Örnek olarak yirminci yüzyılda adeta moda haline gelen çevreciliği ele alalım. Bildiğim kadarıyla dünyada ilk çevreci Hızır Bey’dir. Aslen Sivrihisarlı olan Hızır Bey’in babaannesinin Nasreddin Hoca’nın kızı olduğu çeşitli kaynaklarda zikredilmektedir. Eğitim ve öğretimini bitirdikten sonra Bursa’daki medreseye müderris olarak tayin edilmekle devlet hizmetine başlar.
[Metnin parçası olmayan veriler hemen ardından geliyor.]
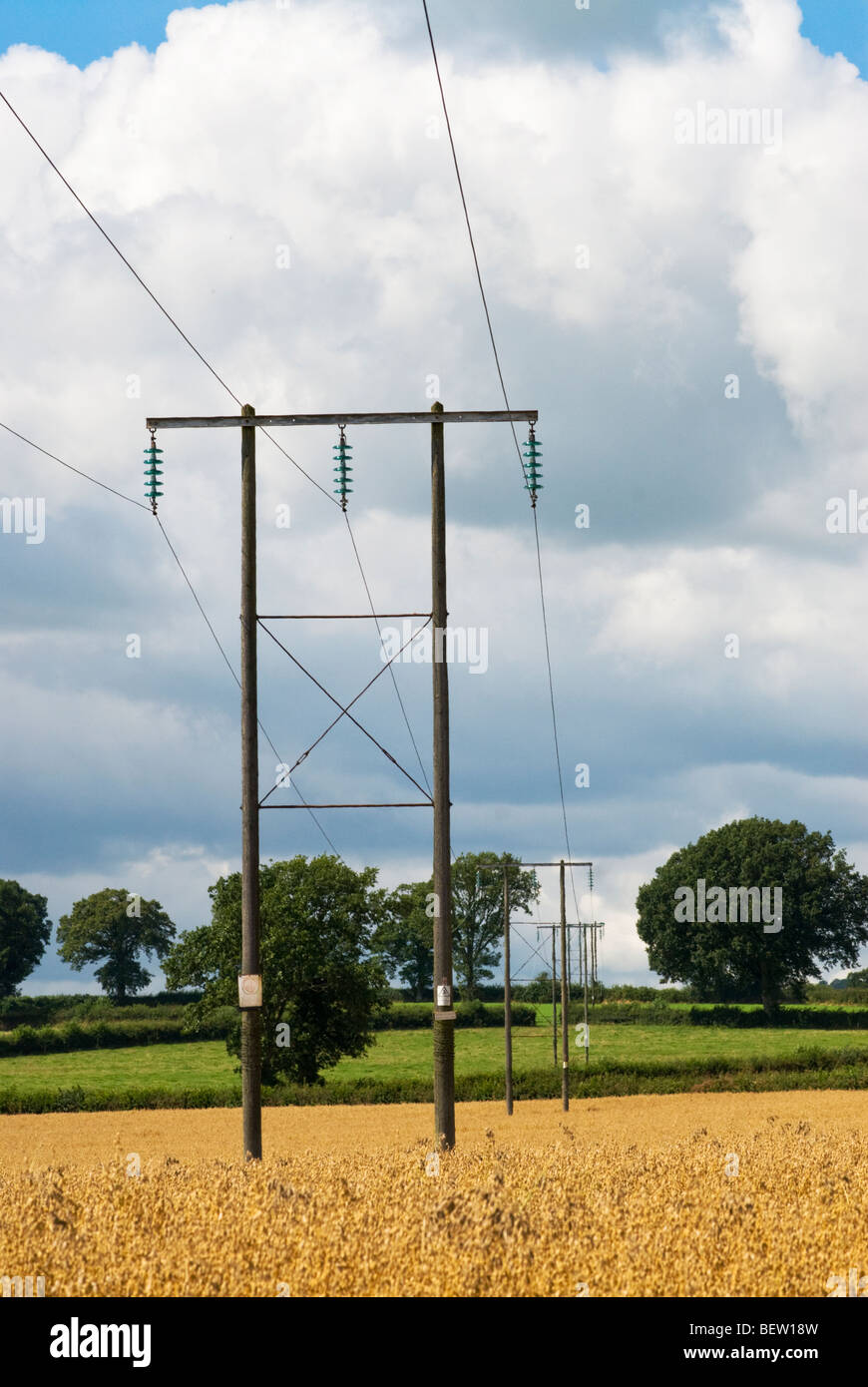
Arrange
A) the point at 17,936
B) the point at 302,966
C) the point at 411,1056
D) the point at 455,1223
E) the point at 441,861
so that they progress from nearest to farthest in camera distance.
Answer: the point at 455,1223 → the point at 441,861 → the point at 302,966 → the point at 411,1056 → the point at 17,936

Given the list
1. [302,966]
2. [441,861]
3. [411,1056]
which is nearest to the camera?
[441,861]

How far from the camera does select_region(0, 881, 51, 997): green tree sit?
140 meters

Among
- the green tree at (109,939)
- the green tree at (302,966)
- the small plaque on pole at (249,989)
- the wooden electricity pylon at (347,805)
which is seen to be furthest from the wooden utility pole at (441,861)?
the green tree at (109,939)

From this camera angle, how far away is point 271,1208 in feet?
36.4

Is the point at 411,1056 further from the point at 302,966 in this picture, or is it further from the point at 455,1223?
the point at 455,1223

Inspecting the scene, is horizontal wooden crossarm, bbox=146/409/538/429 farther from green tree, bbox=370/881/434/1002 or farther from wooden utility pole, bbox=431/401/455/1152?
green tree, bbox=370/881/434/1002

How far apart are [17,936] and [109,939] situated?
9.16 m

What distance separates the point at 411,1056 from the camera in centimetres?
9106

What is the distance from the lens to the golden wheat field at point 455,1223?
9.08 meters

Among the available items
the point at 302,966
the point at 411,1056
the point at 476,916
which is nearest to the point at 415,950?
the point at 476,916

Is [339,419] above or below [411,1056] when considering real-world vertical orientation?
above

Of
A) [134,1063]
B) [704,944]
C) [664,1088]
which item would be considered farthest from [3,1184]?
[704,944]

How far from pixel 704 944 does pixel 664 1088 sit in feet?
178
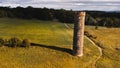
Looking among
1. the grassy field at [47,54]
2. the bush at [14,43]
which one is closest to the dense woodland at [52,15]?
the grassy field at [47,54]

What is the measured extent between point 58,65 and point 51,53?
581 cm

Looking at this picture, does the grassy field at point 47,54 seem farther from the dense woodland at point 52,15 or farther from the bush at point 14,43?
the dense woodland at point 52,15

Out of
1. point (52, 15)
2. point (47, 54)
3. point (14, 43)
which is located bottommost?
point (47, 54)

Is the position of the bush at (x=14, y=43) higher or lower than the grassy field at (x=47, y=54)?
higher

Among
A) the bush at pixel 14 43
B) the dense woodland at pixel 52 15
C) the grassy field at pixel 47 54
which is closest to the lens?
the grassy field at pixel 47 54

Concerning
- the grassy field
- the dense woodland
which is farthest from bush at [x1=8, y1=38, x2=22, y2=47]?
the dense woodland

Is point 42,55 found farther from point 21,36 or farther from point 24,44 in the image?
point 21,36

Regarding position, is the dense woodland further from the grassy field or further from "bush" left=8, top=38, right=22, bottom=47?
"bush" left=8, top=38, right=22, bottom=47

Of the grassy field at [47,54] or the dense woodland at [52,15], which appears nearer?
the grassy field at [47,54]

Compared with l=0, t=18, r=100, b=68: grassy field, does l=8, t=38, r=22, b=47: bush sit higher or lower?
higher

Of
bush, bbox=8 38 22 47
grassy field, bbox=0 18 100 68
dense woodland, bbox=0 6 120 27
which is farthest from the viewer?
dense woodland, bbox=0 6 120 27

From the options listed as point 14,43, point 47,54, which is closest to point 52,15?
point 14,43

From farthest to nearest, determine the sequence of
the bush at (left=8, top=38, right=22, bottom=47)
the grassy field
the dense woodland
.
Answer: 1. the dense woodland
2. the bush at (left=8, top=38, right=22, bottom=47)
3. the grassy field

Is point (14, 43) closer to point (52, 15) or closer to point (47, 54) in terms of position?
point (47, 54)
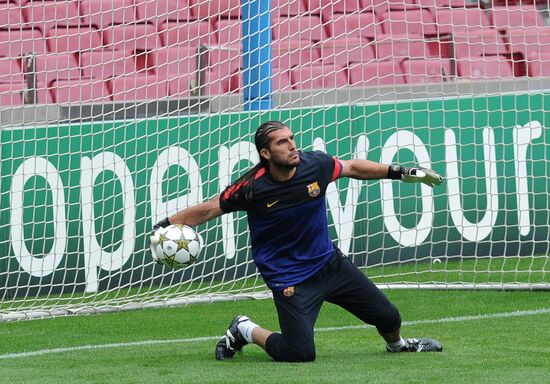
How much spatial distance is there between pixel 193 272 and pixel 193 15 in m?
2.37

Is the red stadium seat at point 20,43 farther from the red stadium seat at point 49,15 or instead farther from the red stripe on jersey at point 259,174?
the red stripe on jersey at point 259,174

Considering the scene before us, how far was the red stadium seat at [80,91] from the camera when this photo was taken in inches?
411

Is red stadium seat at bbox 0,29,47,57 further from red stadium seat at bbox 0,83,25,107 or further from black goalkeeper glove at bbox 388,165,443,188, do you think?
black goalkeeper glove at bbox 388,165,443,188

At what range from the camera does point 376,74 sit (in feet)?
37.3

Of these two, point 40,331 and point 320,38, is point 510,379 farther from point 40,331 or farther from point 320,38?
point 320,38

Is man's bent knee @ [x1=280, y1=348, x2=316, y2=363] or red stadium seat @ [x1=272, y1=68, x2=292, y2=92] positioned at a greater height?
red stadium seat @ [x1=272, y1=68, x2=292, y2=92]

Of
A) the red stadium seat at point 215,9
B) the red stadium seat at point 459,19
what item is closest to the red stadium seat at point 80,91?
the red stadium seat at point 215,9

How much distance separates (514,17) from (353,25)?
1716 mm

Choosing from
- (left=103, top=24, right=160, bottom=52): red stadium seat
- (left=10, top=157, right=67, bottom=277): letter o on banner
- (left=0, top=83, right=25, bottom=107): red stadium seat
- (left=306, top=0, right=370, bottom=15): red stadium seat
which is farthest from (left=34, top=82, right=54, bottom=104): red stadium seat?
(left=306, top=0, right=370, bottom=15): red stadium seat

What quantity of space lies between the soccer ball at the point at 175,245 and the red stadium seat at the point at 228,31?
161 inches

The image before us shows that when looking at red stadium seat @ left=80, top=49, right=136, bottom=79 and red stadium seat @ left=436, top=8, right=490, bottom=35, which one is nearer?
red stadium seat @ left=80, top=49, right=136, bottom=79

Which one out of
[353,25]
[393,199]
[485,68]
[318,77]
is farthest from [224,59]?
[485,68]

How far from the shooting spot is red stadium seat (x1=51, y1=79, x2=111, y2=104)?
1043 cm

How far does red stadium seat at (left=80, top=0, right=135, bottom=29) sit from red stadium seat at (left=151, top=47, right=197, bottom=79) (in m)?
0.42
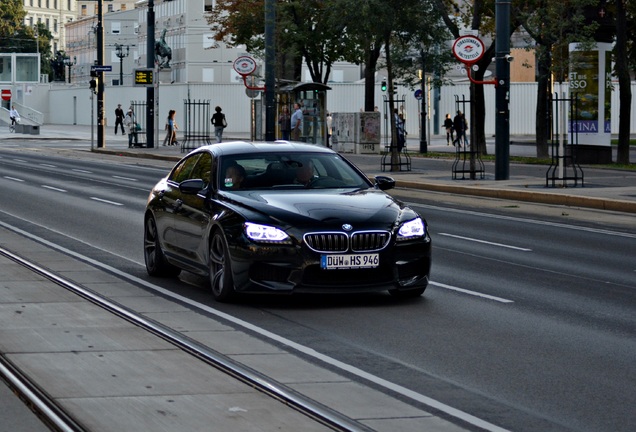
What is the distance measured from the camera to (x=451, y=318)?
1085 cm

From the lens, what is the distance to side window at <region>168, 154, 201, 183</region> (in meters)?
13.5

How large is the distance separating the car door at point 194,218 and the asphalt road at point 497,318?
39cm

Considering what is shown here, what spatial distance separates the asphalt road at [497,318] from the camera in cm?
776

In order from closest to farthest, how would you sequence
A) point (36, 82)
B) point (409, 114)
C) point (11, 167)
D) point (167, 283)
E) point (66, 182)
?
point (167, 283) < point (66, 182) < point (11, 167) < point (409, 114) < point (36, 82)

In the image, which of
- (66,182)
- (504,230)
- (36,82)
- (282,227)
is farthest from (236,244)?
(36,82)

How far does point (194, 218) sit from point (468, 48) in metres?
17.8

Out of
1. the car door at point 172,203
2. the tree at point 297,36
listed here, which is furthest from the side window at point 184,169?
the tree at point 297,36

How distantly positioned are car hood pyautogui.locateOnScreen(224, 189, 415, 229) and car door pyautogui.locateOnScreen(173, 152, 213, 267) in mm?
492

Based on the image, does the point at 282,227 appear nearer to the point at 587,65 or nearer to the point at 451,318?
the point at 451,318

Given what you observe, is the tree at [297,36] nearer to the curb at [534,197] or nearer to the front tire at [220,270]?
the curb at [534,197]

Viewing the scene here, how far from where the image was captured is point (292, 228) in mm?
11156

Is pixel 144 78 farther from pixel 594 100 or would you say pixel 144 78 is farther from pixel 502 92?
pixel 502 92

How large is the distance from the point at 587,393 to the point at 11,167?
34575mm

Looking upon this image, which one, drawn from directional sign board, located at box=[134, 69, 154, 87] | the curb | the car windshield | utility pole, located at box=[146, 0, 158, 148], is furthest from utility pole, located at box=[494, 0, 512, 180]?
utility pole, located at box=[146, 0, 158, 148]
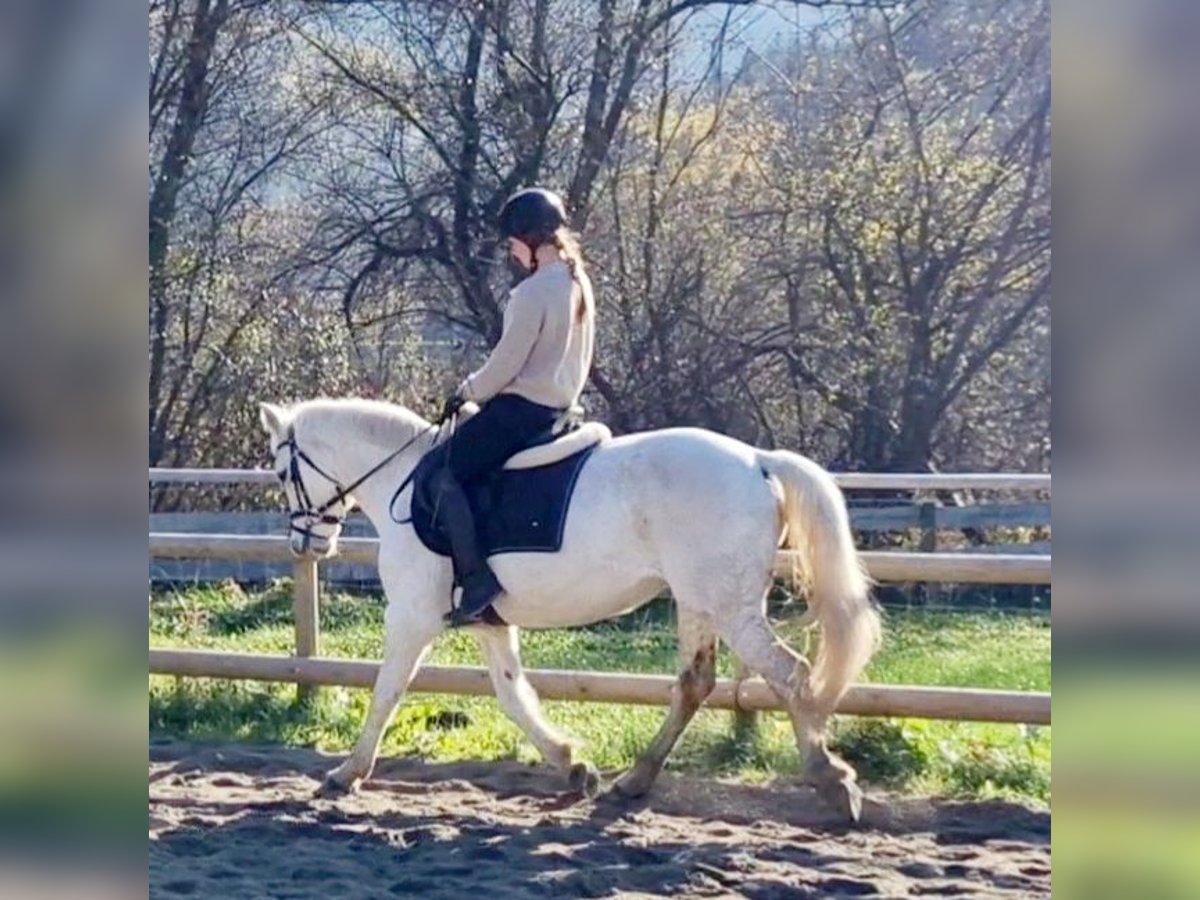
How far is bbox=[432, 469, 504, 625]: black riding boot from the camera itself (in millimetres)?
5734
Edirne’de görev yaptığı sırada II. Mehmed’in huzurunda bir Arap bilginiyle tartışmak zorunda kalır; üstünlük sağlayan Hızır Bey’in bilgisi sultanı büyüler; büyük Hünkar cübbesini çıkarıp Hızır Bey’e giydirir.
II. Mehmed İstanbul’u fethettikten sonra Hızır Bey’i bu yeni şehre kadı tayin eder. O dönemin Osmanlı’sında kadı, günümüzdeki gibi yalnız adliyede anlaşmazlıkları çözümlemez; emrindeki teşkilatla şehrin çeşitli hizmetlerini görmekle yetkilidir. Böylece Hızır Bey şehrin meseleleriyle ilgilenmeye başlar; adliye, belediye, emniyet ve imar konularında önemli işler yapar. Rivayet edilir ki kadılık görevine başlayan Hızır Bey’in hazırlattığı iki yönetmelikten biri Haliç’e dairdir. Bir tabiat harikası olan Haliç’in zamanla dolmaması için at, inek, öküz gibi tırnaklı hayvanların çevredeki tepelerde otlatılmasını yasaklar. Diğer yönetmelik ise Boğaz’da balık avlanmasını düzenler; bunda Boğaz’da balıkların çeşidi tespit edilinceye kadar avlanmanın yasak olduğunu ilan eder.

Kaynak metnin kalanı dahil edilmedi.